The SEC will likely expand the kinds of entities and individuals it targets and continue its work in several high-profile cases, according to panelists on a Securities Docket webcast recapping the SEC’s major activities in 2013 and looking ahead to this year. The panel disagreed on how accounting fraud cases have changed over time.
The panel included William R. McLucas and Douglas J. Davison, partners and leaders of the securities department at Wilmer Cutler Pickering Hale & Dorr LLP in Washington, and Martin S. Wilczynski and Jason S. Flemmons, senior managing directors at FTI Consulting in Washington.
Risks of Aggressive Enforcement
“I think the tone of what we’re hearing out of the commission is critical to what we’re going to see in the enforcement program” in 2014, McLucas, a former director of enforcement at the SEC, said. “The statements from the new chair . . . continue to reflect the very aggressive posture” the agency intends to take in its enforcement program.
“That raises some ominous risks for people in the markets,” McLucas said. He pointed to the agency’s statements that it will continue filing charges against individuals and expand its focus on pursuing so-called gatekeepers, going beyond lawyers and accountants to investment company boards and financial officers.
“And as the agency gets tougher [and] demands more, more and more people are willing to go to trial, and the risk, I think, for the agency’s trial record is increasing,” McLucas said.
The panel also took issue with SEC Chairman Mary Jo White’s plan for companies to admit wrongdoing when settling cases that have a “special need for public accountability and acceptance of responsibility.”
No-admit, no-deny has “worked quite well,” McLucas said, and the new standards for when to press for an admission are “not particularly enlightening.”
He said there have only been three cases so far, including an action against the “London Whale,” in which the SEC has required a company to admit wrongdoing in a settlement.
“If you look at the three cases, I don’t think you can come away from it with a coherent takeaway, in my view, of what dictates admissions [or] no admissions,” McLucas said. “I don’t believe this is a very precise or clear road map.”
McLucas did observe, however, that the SEC intends soon to clarify its standards for seeking an admission.
On the accounting front, the panelists noted that the SEC is bringing fewer accounting cases. But, they disagreed on whether reforms such as the Sarbanes-Oxley Act have led to a drop in accounting fraud.

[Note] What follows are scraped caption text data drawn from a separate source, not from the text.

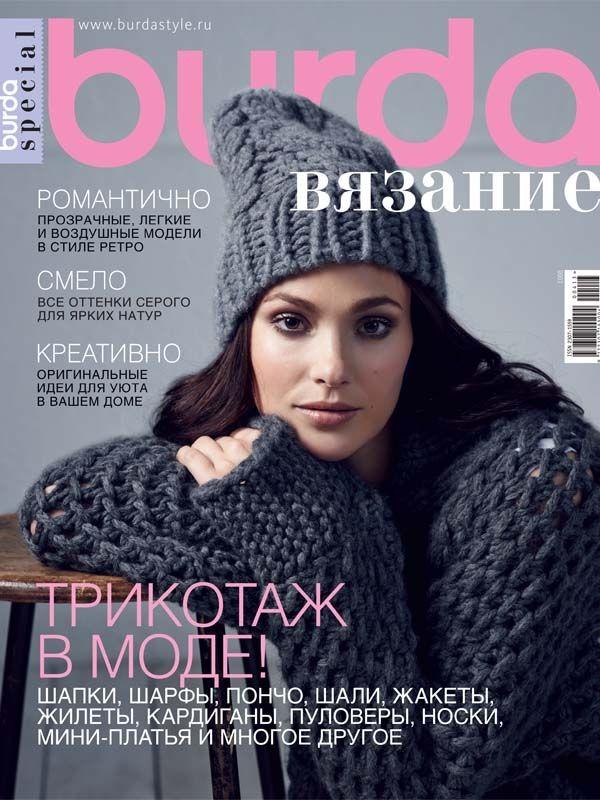 Журнал по вязанию Burda. Вязание №4/2013 на Verena.ru
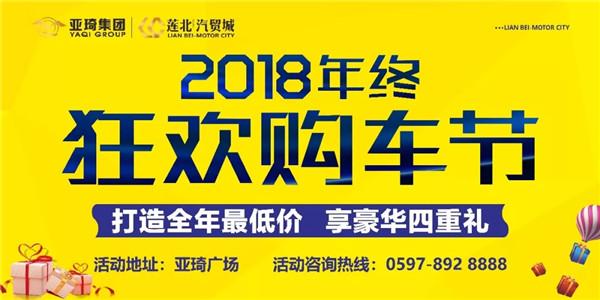 2018龙岩连城年终狂欢购车节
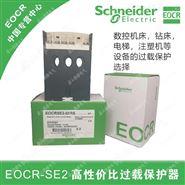 EOCR-SE2-05RS过电流继电器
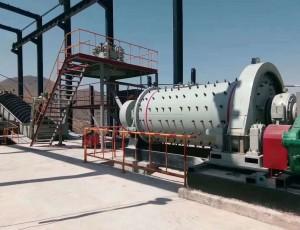 浮选尾矿选金机,回收浮选尾矿设备,尾矿提金技术方法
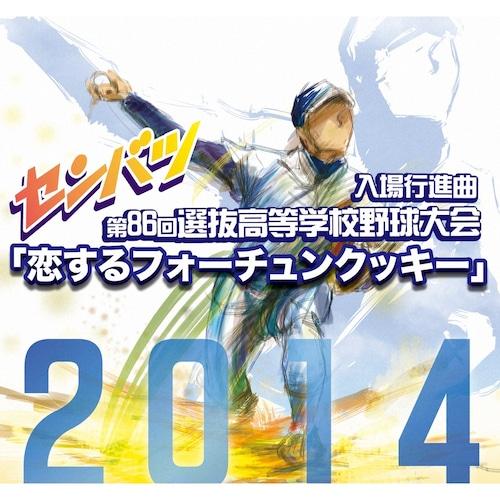 第86回選抜高校野球大会入場行進曲CD「恋するフォーチュンクッキー」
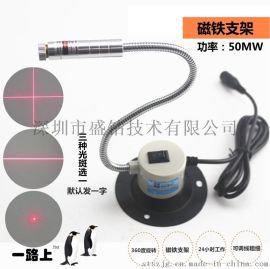 磁铁红外线定位灯 点状一字线十字线激光定位灯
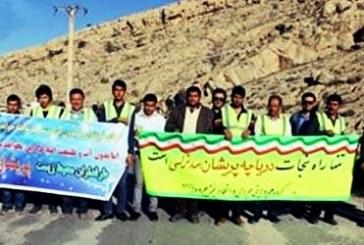 اعتراض مردم شهرستان کازرون به خشک شدن دریاچه پریشان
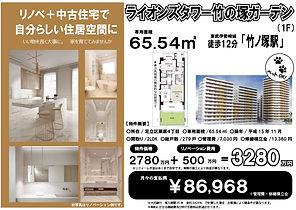 ライオンズタワー竹の塚ガーデン 65㎡ HP用.jpg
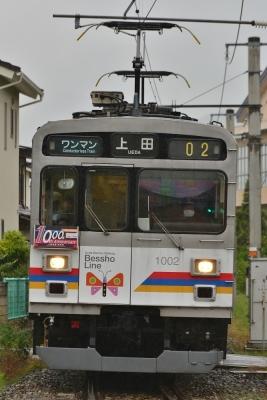 2018年9月10日 上田電鉄別所線 三好町~城下 1000系1002編成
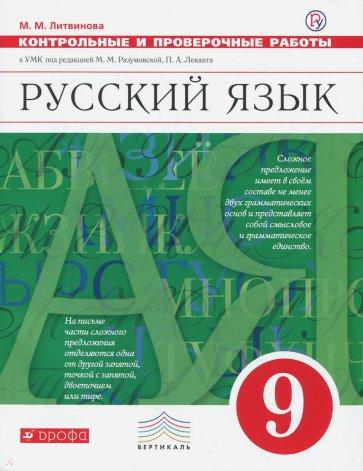 Русский язык. 9 класс. Контрольные и проверочные работы, Литвинова М.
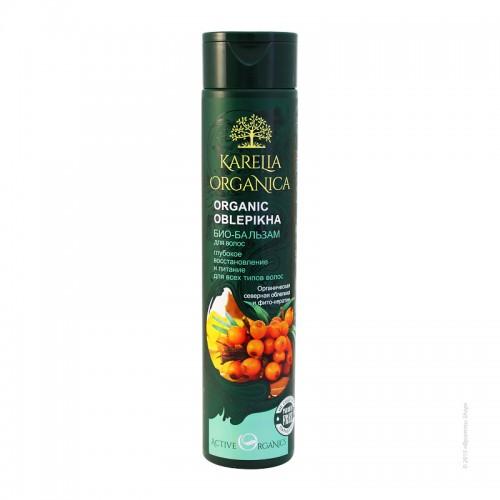 Poza produs Balsam regenerant nutritiv cu extract de catina nordica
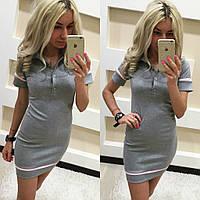 Платье женское спортивное с пуговицами - Серое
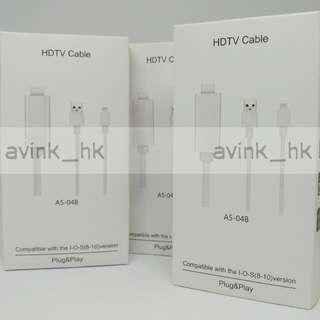 (大量 全新)  iPhone 6s 接電視線 iPhone 6 Plus hdmi 接電視 iPhone 7 iPhone 5se Plus適合 一插即用免設定 ios8-11合用 煲劇必備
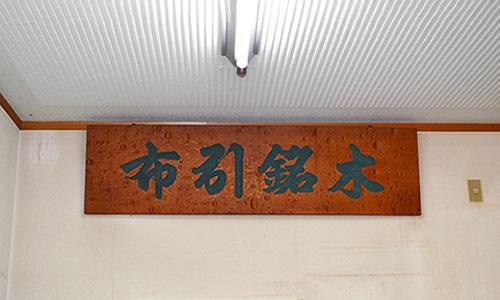 ヌノビキ株式会社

“I think there continues to be a lot of skepticism as to whether financial fraud [has] evaporated in any meaningful way,” Wilczynski said.
While the “really huge mega-cases” from the early 2000s, like WorldCom and Enron, “are likely going to be considerably rarer,” Wilczynski said, “I think most people in the enforcement bar would probably agree that the instances of companies pushing the envelope on financial reporting has increased. It has gradually crept back up.”
McLucas disagreed, crediting improved standards of professional accounting and such regulatory reforms as Sarbanes-Oxley and the creation of the Public Company Accounting Oversight Board.
“I do think that the incidence and level of accounting [fraud] is down,” he said.